事業目的とは、会社が営む事業の内容のことです。事業目的は必ず定款に記載し、登記しなければなりません。会社は定款で決めた事業目的の範囲内でしか営業活動を行なうことができませんので、将来行なう可能性がある事業の内容は設立の時点で盛り込んでおきましょう。
定款を作成する前に、記載する事業目的が適格であるかどうかを本店の所在地を管轄する法務局で確認します。商号調査で法務局に行った時に、事業目的の確認もしてきましょう。
新会社法では、事業目的の表現は包括的なものも認めれれることになっていますが、「適法であるか」「営利を目的としているか」「明確な表現であるか」といった審査は従来どおりされますので、念のため確認をしてもらうことをおすすめします。
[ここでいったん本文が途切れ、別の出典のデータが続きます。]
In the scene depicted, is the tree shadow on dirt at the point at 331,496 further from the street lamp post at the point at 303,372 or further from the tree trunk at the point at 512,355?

その事業目的で良いか最終的に判断するのは、本店の所在地を管轄する法務局です。事業目的の事前の確認を怠って設立手続きを進め、最終段階の登記申請でダメだと言われたら、定款の作成からやり直さなければなりません。定款を作る前に、事前に事業目的を管轄の法務局で確認してOKをもらってから、定款の作成に入りましょう。
また、営業するにあたって、役所の許認可を必要とする業種については、決まった文言を事業目的の中に入れておかないと許可や認可を取得できない場合がありますので、あらかじめその許認可を扱う役所に確認する必要があります。
例えば、人材派遣業を営業する場合、「労働者派遣事業」という事業目的にする必要があります。